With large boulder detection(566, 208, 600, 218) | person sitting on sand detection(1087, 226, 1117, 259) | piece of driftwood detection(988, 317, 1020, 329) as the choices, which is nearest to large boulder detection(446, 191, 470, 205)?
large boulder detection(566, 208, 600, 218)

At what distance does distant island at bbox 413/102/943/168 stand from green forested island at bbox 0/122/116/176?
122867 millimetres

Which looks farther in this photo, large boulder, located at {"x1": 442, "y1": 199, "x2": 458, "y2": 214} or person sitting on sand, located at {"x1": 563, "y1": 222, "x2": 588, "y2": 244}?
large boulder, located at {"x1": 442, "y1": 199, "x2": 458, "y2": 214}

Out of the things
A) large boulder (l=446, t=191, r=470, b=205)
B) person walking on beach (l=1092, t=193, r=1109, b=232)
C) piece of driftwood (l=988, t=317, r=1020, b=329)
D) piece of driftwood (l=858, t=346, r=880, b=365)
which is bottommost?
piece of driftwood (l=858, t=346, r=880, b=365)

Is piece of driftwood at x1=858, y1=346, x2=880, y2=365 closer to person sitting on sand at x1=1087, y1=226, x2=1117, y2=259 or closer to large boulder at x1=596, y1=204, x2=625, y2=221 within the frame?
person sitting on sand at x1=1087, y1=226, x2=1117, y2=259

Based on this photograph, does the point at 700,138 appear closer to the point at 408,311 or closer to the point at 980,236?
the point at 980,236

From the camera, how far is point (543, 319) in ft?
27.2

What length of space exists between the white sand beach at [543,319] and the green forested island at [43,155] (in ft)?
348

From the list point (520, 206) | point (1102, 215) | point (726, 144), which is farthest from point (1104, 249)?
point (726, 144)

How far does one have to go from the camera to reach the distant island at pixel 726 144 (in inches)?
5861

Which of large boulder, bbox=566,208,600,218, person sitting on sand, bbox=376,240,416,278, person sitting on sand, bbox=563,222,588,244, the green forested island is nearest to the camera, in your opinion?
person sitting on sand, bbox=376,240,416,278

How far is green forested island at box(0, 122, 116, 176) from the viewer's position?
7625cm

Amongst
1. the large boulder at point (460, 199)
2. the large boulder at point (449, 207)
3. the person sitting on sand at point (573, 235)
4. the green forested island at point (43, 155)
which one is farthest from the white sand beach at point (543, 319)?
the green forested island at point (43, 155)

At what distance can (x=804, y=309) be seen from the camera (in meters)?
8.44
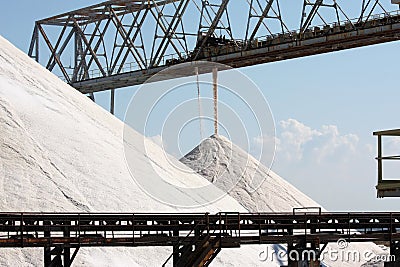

# # # # # # #

**THE REQUEST:** List every line of the records above that contains the word "distant", copying each line in full. Case counts.

**ANSWER IN FULL:**
At what distance does distant island at bbox 413/102/943/168 stand from green forested island at bbox 0/122/116/176?
How far does one have to go from the camera to reach the distant island at pixel 726 144 (in inches)?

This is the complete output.